La formation géologique de l’aven Armand.

 

 

L’aven Armand, puits naturel du causse Méjean, à 970 mètres d’altitude, se situe sur un plateau calcaire jurassique de type lozérien. Il s’inscrit entre les gorges du Tarn et celles de la Jonte. La formation de l’aven et de ses stalagmites si particulières sont la ré­sultante de phénomènes naturels qui apparaissent, dans les milieux karstiques. Liés aux effets du temps, ils se concrétisent, dans un pre­mier stade géologique, par le creusement d’une cavité, dans un se­cond par son remplissage avec des concrétions et, dans un troisième, par l’obturation totale.

Dans ce karst, les eaux sont richesen carbonates dilués. Elles s’infiltrent, par les fissures, dans les roches calcaires.
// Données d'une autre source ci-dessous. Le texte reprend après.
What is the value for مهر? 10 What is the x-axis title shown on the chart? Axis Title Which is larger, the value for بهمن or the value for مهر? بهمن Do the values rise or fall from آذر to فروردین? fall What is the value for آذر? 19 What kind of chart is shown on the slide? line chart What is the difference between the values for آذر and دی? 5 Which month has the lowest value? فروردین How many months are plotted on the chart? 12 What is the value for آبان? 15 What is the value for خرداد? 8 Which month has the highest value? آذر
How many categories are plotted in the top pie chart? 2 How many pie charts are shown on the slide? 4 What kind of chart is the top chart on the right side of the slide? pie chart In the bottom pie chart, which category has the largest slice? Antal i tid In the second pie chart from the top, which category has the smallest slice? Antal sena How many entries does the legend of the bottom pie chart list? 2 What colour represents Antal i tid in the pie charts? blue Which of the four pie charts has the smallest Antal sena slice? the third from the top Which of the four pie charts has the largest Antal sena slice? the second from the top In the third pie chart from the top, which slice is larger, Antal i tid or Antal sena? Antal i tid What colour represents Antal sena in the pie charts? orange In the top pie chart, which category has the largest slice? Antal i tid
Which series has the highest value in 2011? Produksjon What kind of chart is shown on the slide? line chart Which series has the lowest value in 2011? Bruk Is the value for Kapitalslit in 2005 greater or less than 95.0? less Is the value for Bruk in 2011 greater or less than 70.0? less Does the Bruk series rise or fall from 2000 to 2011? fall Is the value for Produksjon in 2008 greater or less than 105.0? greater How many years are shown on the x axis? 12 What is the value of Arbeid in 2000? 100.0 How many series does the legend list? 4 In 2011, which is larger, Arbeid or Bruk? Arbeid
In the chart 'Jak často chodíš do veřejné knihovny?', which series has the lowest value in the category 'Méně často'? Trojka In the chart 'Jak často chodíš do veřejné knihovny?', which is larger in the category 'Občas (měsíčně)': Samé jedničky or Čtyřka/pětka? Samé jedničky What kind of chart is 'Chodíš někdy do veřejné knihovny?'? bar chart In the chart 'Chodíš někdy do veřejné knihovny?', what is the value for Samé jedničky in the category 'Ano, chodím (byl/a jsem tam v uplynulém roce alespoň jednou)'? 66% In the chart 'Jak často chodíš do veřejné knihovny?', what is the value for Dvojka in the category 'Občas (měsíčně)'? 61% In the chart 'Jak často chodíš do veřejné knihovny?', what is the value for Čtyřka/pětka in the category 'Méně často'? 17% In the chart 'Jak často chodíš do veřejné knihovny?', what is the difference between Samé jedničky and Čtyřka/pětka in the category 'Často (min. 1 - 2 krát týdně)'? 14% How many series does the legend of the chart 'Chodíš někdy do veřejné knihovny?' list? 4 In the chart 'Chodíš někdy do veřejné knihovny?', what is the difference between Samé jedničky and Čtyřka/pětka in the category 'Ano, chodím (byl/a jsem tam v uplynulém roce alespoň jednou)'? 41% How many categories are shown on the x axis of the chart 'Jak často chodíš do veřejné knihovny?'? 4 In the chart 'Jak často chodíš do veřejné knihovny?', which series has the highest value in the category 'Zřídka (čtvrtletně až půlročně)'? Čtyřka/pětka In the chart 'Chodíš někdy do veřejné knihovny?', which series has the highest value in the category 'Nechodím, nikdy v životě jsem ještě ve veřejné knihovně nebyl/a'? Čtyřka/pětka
Quand l’eau, chargée de minéraux dissouts, pénètre dans une cavité et rentre en contact avec l’air, il se produit une réaction chimique. Le gaz carbo­nique s’échappe et décroche les molécules calcaires qui se dépo­sent à la voute, formant des stalactites. Sur les parois, elles donnent naissance à des draperies. Au sol, elles se matérialisent en gours et en stalagmites.

 

L’aven Armand, une des neuf merveilles souterraines du monde.

 

 

En fonction des apports d’eau, et suivant les variations sai­sonnières des précipitations extérieures, les gouttes sont plus ou moins lourdes et la hauteur importante de la salle, accélérant la chute, active d’autant le dégazage. En arrivant au sol, les gouttes explosent en d’innombrables gouttelettes et libèrent d’importantes charges minérales.

Ainsi, à l’aven Armand, l’histoire géologique propose une in­oubliable féerie de cristal. Et les parois de cette cathédrale souter­raine aux mille feux étincelants sont ornées de dentelles de pierres, de feuilles de calcite et de draperies translucides. Tout un décor spectaculaire s’est ainsi crée au fil des millénaires. « Le Palmier, le Dindon, les Méduses, le Chou fleur, la Mâchoire du Tigre… », et des acteurs immobiles s’offrent en spectacle permanent aux visiteurs émerveillés.

 

Raymond Matabosch

 

Notes

 

(1) Les causses et gorges du Tarn, Édouard Alfred Martel – 1926

(2) Six semaines d’exploration dans les Causses et les Cévennes, Revue du Club cévenol, Ernest Cord, Jacques Maheu et Armand Viré -1900.